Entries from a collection
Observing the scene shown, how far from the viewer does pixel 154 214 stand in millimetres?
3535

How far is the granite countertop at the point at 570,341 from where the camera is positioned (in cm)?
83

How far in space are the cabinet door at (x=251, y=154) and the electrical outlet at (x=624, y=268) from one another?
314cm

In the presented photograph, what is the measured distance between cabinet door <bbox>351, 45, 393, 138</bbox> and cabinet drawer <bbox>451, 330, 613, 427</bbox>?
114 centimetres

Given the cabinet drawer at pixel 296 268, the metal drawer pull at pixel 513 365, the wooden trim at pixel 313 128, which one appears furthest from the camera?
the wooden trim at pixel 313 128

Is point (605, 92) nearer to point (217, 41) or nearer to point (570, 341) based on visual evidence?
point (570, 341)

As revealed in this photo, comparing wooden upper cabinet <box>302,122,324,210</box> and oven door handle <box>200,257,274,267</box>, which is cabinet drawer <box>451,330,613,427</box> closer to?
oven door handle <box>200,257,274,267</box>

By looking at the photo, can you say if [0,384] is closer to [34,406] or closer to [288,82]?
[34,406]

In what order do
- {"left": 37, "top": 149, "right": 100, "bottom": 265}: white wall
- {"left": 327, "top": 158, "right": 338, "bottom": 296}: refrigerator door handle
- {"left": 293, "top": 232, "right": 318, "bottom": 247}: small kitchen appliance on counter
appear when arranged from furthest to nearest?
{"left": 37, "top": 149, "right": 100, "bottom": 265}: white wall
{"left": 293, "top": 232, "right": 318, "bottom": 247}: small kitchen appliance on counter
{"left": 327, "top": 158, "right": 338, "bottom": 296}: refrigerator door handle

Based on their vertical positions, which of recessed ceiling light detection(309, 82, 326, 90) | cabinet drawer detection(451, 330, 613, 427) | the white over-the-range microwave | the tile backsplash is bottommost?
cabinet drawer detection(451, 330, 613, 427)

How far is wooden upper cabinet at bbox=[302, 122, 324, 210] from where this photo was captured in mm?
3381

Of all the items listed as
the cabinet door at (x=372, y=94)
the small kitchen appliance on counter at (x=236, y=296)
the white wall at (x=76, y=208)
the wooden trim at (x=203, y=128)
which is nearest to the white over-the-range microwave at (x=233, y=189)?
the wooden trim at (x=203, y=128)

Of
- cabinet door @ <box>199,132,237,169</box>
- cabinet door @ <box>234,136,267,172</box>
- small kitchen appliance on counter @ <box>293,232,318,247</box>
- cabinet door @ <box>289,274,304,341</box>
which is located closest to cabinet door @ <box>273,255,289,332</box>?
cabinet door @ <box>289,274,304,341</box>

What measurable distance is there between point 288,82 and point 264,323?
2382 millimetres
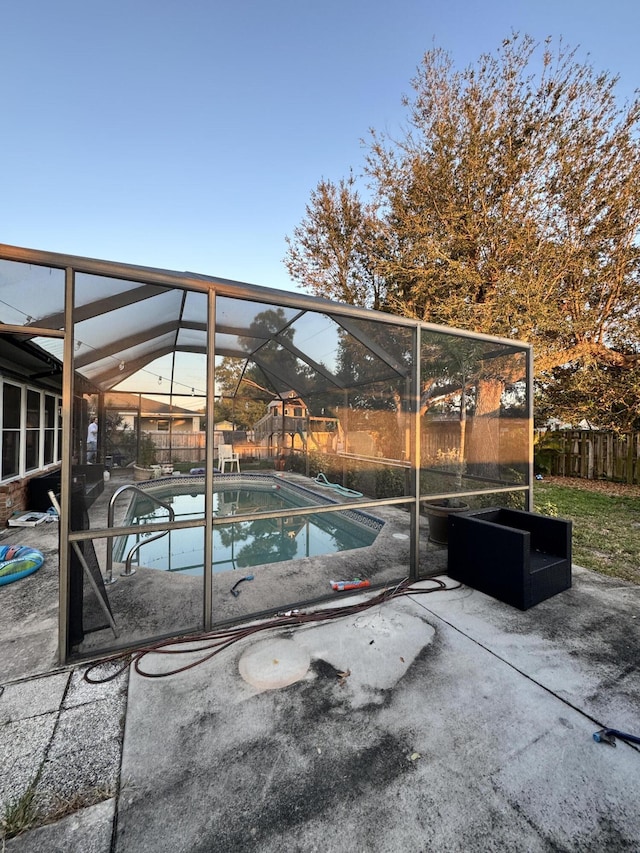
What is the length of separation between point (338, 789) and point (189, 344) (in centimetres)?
641

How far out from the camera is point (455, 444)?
4.77 m

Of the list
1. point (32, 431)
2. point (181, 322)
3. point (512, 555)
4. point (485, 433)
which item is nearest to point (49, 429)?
point (32, 431)

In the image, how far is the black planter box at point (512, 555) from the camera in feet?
9.16

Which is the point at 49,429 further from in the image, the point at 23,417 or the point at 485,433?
the point at 485,433

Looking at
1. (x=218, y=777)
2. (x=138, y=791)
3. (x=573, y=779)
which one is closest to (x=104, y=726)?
(x=138, y=791)

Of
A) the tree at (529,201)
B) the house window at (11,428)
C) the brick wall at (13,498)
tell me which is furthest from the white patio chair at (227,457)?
the tree at (529,201)

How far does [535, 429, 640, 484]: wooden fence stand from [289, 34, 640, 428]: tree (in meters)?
2.37

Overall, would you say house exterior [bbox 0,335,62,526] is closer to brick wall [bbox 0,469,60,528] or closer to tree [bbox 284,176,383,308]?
brick wall [bbox 0,469,60,528]

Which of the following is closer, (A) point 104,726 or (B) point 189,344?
(A) point 104,726

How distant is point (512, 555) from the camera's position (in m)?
2.83

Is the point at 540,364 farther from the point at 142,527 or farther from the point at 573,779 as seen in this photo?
the point at 142,527

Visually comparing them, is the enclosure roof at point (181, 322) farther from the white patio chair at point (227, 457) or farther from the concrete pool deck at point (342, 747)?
the white patio chair at point (227, 457)

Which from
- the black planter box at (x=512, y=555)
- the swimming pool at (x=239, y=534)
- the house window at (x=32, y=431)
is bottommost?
the swimming pool at (x=239, y=534)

_TASK TO COMPLETE_
Give the stretch from the line containing "Of the list" through the last line of the entries as a Markdown table with two columns, Row and Line. Put the row number under Row and the line itself under Line, and leave out blank lines.

_PROBLEM SOLUTION_
| Row | Line |
|---|---|
| 1 | Of the list |
| 2 | 1. point (32, 431) |
| 3 | 2. point (181, 322) |
| 4 | 3. point (512, 555) |
| 5 | 4. point (485, 433) |
| 6 | which item is nearest to point (49, 429)? |
| 7 | point (32, 431) |
| 8 | In the image, how far is the black planter box at point (512, 555) from the camera in feet? |
| 9 | 9.16 |
| 10 | Which is the point at 49,429 further from in the image, the point at 23,417 or the point at 485,433? |
| 11 | the point at 485,433 |
| 12 | Looking at |
| 13 | 1. (x=218, y=777) |
| 14 | 2. (x=138, y=791) |
| 15 | 3. (x=573, y=779) |
| 16 | which one is closest to (x=104, y=726)? |
| 17 | (x=138, y=791) |
| 18 | Of |
| 19 | A) the tree at (529,201) |
| 20 | B) the house window at (11,428) |
| 21 | C) the brick wall at (13,498) |
| 22 | tell me which is furthest from the white patio chair at (227,457)? |
| 23 | the tree at (529,201) |
| 24 | How far does [535, 429, 640, 484]: wooden fence stand from [289, 34, 640, 428]: tree (in meters)? |
| 25 | 2.37 |
| 26 | Overall, would you say house exterior [bbox 0,335,62,526] is closer to brick wall [bbox 0,469,60,528] or closer to tree [bbox 284,176,383,308]? |
| 27 | brick wall [bbox 0,469,60,528] |
| 28 | Which of the following is closer, (A) point 104,726 or (B) point 189,344? |
| 29 | (A) point 104,726 |
| 30 | How distant is point (512, 555) from the camera's position (in m)? |
| 31 | 2.83 |
| 32 | Is the point at 540,364 farther from the point at 142,527 or farther from the point at 573,779 as seen in this photo? |
| 33 | the point at 142,527 |
| 34 | Visually comparing them, is the enclosure roof at point (181, 322) farther from the white patio chair at point (227, 457) or farther from the concrete pool deck at point (342, 747)? |
| 35 | the white patio chair at point (227, 457) |
| 36 | Which from |
| 37 | - the black planter box at (x=512, y=555) |
| 38 | - the swimming pool at (x=239, y=534) |
| 39 | - the house window at (x=32, y=431) |
| 40 | is bottommost? |
| 41 | the swimming pool at (x=239, y=534) |